I am trying to use torch.utils.Dataset on a custom dataset. In my dataset, in a single row I have a list of 10 images like as follow:
| word | images | gold_image |
|:-----|:-------|:-----------|
|'andromeda'|['image.1.jpg','image.2.jpg','image.3.jpg']|[0,0,1]|
I expect to return batch from dataloader like this, with batch_size=4
('word_1', 'word_2', 'word_3', 'word_4'), ([image_1,image_2,image_3],[image_4,image_5,image_6],[image_7,image_8,image_9], [image_10,image11,image_12]), ([0,0,1],[1,0,0],[0,1,0],[0,1,0])
But, I am getting like this,
('word_1', 'word_2', 'word_3', 'word_4'), [(image_1,image_2,image_3,image_4),(image_5,image_6,image_7,image_8), (image_9,image_10,image_11,image_12)], [(0,1,0,0),(1,0,0,0),(0,1,0,1)]
Here is my code:
class ImageTextDataset(Dataset):
def __init__(self, data_dir, train_df, tokenizer, feature_extractor, data_type,device, text_augmentation=False):
self.data_dir = data_dir
if data_type == "train":
# this is for the original train set of the task
# reshape all images to size [1440,1810]
self.tokenizer = tokenizer
self.feature_extractor=feature_extractor
self.transforms = transforms.Compose([transforms.Resize([512,512]),transforms.ToTensor(), transforms.Normalize((0.5, 0.5, 0.5), (0.5, 0.5, 0.5))])
self.all_image_names = list(train_df['images'])
self.keywords = list(train_df['word'])
self.context = list(train_df['description'])
self.gold_images = list(train_df['gold_image'])
def __len__(self):
return len(self.context)
def __getitem__(self, idx):
context = self.context[idx]
# print(context)
keyword = self.keywords[idx]
#loading images
label = []
images = self.all_image_names[idx]
image = []
for i, img in enumerate(images):
path = os.path.join(self.data_dir, "trial_images_v1", img)
img = Image.open(path)
if img.mode != "RGB":
img = img.convert('RGB')
img = self.transforms(img)
image.append(img)
label.append(1.0) if img == self.gold_images[idx] else label.append(0.0)
# sample = {'context':context, 'images': images, 'label': label}
return (context, image, label)
I can't figure it out what is the issue.
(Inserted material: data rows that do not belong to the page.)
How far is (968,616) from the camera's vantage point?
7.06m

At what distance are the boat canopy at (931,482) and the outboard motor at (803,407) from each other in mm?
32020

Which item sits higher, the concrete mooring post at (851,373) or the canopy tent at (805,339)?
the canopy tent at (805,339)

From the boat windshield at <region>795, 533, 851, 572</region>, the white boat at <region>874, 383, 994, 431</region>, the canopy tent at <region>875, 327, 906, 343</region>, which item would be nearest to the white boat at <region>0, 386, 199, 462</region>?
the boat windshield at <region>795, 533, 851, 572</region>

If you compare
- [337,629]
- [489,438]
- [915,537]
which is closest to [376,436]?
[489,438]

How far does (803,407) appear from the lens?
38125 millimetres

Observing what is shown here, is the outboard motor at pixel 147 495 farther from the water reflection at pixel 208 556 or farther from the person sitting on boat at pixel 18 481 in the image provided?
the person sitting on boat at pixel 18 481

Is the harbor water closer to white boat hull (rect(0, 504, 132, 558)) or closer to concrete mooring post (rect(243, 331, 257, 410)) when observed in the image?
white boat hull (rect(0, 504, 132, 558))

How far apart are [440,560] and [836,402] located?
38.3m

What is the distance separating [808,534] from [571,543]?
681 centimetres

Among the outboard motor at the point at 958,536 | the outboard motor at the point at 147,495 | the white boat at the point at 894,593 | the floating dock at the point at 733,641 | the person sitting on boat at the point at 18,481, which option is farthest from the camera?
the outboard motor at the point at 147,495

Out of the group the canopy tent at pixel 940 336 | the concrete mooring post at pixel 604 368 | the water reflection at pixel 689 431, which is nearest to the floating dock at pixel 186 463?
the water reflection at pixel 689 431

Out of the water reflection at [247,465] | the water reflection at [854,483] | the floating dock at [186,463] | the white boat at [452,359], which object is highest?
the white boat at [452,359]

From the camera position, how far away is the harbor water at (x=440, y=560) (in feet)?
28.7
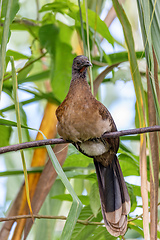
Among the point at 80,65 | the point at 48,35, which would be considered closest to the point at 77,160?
the point at 80,65

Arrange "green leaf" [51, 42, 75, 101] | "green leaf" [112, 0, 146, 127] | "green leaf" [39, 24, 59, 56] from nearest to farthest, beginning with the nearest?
1. "green leaf" [112, 0, 146, 127]
2. "green leaf" [39, 24, 59, 56]
3. "green leaf" [51, 42, 75, 101]

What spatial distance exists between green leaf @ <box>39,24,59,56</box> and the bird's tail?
671mm

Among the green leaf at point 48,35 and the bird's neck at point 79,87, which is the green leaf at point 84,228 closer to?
the bird's neck at point 79,87

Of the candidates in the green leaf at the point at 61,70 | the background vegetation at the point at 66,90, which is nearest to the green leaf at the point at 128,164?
the background vegetation at the point at 66,90

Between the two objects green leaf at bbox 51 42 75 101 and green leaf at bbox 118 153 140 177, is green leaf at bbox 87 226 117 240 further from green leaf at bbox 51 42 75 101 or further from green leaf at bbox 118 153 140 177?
green leaf at bbox 51 42 75 101

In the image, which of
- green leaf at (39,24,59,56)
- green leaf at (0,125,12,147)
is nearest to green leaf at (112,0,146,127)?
green leaf at (39,24,59,56)

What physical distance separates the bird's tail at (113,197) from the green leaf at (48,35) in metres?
0.67

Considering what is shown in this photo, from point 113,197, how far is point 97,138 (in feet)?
1.12

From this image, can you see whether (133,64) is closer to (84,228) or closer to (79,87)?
(79,87)

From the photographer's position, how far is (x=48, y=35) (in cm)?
186

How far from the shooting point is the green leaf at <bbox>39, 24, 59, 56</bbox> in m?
1.85

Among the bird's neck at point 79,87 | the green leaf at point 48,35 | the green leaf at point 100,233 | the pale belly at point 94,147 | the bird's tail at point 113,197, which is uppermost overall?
the green leaf at point 48,35

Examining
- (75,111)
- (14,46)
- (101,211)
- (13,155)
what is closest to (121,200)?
(101,211)

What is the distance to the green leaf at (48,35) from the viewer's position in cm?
185
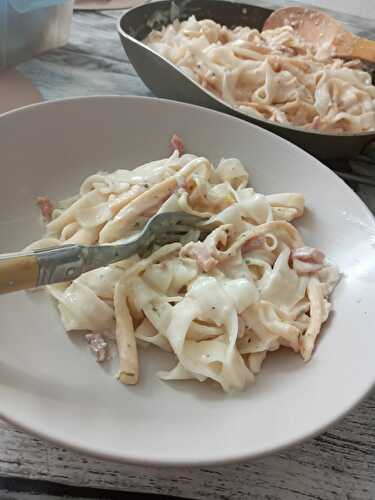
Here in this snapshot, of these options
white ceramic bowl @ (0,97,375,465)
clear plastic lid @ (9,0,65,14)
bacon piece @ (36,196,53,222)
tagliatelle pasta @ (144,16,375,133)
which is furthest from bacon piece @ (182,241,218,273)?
clear plastic lid @ (9,0,65,14)

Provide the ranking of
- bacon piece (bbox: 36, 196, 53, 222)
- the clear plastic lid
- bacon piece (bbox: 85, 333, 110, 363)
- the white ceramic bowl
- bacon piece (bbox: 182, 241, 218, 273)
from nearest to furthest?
1. the white ceramic bowl
2. bacon piece (bbox: 85, 333, 110, 363)
3. bacon piece (bbox: 182, 241, 218, 273)
4. bacon piece (bbox: 36, 196, 53, 222)
5. the clear plastic lid

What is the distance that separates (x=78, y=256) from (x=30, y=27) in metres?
0.99

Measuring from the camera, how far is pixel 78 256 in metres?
0.81

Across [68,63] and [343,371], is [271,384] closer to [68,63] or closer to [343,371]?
[343,371]

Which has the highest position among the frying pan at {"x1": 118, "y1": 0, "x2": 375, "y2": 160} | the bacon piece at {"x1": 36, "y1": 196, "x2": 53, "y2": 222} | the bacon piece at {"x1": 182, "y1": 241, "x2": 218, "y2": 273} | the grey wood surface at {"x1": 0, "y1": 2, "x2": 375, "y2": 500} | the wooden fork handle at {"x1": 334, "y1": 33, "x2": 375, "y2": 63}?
the wooden fork handle at {"x1": 334, "y1": 33, "x2": 375, "y2": 63}

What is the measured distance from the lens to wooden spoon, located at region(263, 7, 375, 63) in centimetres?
167

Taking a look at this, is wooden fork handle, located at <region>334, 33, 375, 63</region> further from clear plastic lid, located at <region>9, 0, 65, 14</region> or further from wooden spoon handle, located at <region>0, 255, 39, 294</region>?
wooden spoon handle, located at <region>0, 255, 39, 294</region>

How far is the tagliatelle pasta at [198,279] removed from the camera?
2.83 ft

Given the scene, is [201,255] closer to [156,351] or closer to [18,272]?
[156,351]

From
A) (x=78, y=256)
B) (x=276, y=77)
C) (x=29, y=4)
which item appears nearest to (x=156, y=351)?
(x=78, y=256)

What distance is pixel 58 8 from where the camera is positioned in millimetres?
1595

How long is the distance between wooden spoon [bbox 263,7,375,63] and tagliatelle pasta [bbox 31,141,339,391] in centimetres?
75

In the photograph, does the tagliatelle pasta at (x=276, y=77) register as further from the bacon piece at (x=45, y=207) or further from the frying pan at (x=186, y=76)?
the bacon piece at (x=45, y=207)

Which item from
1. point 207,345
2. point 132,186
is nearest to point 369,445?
point 207,345
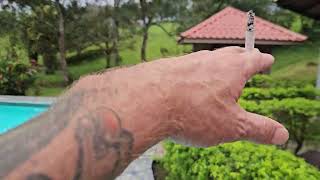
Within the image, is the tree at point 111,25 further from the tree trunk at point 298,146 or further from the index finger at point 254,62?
the index finger at point 254,62

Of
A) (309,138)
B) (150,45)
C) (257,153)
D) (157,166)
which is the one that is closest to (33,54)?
(150,45)

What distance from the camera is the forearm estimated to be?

Can anyone help?
TIA.
The DataLoader
collates the output of your dataset into batches using the default collate function (implemented in torch/utils/data/_utils/collate.py). What you're observing is the expected behavior when a dataset returns sequence type objects (like lists).
If you want the dataloader to collate your data differently, then you can provide a custom collate function via the collate_fn
argument of DataLoader
.
You can read more about collation and custom collate functions in the documentation.
The following is a simple example of using a custom collate function that I believe accomplishes what you want, though you may need to change it a bit if it's not exactly what you need.
import torch
from torch.utils.data import DataLoader
from torch.utils.data._utils.collate import default_collate
class FakeDataset:
""" Simple fake dataset for demonstration """
def __getitem__(self, index):
context = f'context_{index}'
images = []
for i in range(3):
images.append(torch.full((2, 5, 5), index, dtype=torch.float))
label = [0.0, 0.0, 0.0]
label[index % 3] = 1.0
return context, images, label
def __len__(self):
return 100
def my_collate_fn(batch):
""" batch[list]: each entry assumed to be a tuple returned from FakeDataset.__getitem__ """
contexts = default_collate([b[0] for b in batch]) # default_collate not actually necessary here
images = [default_collate(b[1]) for b in batch]
labels = [default_collate(b[2]) for b in batch]
return contexts, images, labels
# define dataloader to use custom collate function
loader = DataLoader(FakeDataset(), batch_size=4, collate_fn=my_collate_fn)
# get one batch from the dataloader for demonstration
contexts, images, labels = next(iter(loader))
print('contexts =', contexts)
print('images (sizes) =', [t.shape for t in images])
print('labels =', labels)
which prints
contexts = ['context_0', 'context_1', 'context_2', 'context_3']
images (sizes) = [torch.Size([3, 2, 5, 5]), torch.Size([3, 2, 5, 5]), torch.Size([3, 2, 5, 5]), torch.Size([3, 2, 5, 5])]
labels = [tensor([1., 0., 0.], dtype=torch.float64), tensor([0., 1., 0.], dtype=torch.float64), tensor([0., 0., 1.], dtype=torch.float64), tensor([1., 0., 0.], dtype=torch.float64)]
Note that we make use of PyTorch's default_collate
function to avoid having to rewrite that logic.